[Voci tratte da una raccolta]

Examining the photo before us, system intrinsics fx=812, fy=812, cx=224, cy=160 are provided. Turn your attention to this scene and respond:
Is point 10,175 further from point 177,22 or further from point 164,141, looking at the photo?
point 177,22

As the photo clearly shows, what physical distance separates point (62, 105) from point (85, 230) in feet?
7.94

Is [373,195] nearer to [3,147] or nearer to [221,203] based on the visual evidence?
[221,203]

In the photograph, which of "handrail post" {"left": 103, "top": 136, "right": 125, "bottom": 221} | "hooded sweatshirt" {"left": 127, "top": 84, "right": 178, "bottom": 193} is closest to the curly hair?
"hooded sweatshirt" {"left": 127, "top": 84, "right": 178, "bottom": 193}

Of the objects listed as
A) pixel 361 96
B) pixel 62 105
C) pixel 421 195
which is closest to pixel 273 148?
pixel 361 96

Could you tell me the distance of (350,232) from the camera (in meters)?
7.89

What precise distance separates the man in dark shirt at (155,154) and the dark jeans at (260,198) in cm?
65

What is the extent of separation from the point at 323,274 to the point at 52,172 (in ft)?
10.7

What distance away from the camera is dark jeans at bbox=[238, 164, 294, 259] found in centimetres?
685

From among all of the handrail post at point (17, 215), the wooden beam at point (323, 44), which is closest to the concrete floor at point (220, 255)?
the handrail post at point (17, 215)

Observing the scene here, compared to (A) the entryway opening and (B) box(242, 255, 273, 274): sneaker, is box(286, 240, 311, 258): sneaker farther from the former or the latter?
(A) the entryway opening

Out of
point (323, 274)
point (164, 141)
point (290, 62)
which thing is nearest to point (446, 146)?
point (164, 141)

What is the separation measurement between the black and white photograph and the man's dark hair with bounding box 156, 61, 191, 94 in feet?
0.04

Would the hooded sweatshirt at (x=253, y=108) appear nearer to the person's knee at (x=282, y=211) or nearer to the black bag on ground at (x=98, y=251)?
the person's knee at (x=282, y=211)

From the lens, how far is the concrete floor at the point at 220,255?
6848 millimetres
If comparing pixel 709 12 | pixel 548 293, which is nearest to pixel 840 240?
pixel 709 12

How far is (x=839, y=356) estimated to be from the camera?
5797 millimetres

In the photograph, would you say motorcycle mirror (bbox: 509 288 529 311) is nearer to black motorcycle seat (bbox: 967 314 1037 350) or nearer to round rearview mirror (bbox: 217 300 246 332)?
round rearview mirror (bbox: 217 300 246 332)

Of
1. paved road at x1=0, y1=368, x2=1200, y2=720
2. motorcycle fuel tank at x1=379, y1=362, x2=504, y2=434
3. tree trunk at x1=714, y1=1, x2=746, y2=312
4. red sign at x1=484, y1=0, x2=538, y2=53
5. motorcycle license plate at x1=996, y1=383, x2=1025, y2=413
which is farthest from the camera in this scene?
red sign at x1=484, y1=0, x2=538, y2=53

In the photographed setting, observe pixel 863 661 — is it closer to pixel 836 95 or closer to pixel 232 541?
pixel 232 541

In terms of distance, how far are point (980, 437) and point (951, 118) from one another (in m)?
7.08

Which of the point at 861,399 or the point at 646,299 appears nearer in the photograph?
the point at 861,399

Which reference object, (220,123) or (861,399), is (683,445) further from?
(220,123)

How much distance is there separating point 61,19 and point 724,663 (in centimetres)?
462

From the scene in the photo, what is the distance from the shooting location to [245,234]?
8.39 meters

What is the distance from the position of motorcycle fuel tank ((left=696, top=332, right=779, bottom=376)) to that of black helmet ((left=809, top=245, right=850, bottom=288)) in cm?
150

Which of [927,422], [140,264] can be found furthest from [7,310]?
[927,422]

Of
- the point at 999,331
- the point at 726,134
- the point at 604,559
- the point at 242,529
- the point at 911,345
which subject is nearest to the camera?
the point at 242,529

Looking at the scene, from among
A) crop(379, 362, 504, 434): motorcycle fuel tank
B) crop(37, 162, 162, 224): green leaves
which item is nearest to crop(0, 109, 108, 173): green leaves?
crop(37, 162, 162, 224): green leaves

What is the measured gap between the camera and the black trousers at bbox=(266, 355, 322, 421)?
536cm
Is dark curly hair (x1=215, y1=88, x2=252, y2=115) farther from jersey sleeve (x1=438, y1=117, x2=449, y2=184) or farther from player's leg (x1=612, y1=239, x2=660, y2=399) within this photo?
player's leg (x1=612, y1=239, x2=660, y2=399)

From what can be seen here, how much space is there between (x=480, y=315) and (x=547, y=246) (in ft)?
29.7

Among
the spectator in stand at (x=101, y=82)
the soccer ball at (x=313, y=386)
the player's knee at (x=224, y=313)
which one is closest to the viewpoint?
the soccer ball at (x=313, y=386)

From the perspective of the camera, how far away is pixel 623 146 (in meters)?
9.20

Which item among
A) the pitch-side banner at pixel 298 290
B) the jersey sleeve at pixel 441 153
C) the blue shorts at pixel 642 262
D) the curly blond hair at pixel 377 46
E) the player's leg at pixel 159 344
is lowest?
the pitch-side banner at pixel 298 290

**Scopo del compito**
Individua nei dati qui sopra ogni riga che contiene la stringa "bbox" e trascrivila per intero.

**Risposta attesa**
What distance away from the camera is dark jeans at bbox=[238, 164, 294, 259] found in centimetres?
In the photograph, would you say motorcycle mirror (bbox: 509 288 529 311) is nearer to black motorcycle seat (bbox: 967 314 1037 350) or nearer to round rearview mirror (bbox: 217 300 246 332)?
round rearview mirror (bbox: 217 300 246 332)
What is the measured gap between the camera and the black trousers at bbox=(266, 355, 322, 421)?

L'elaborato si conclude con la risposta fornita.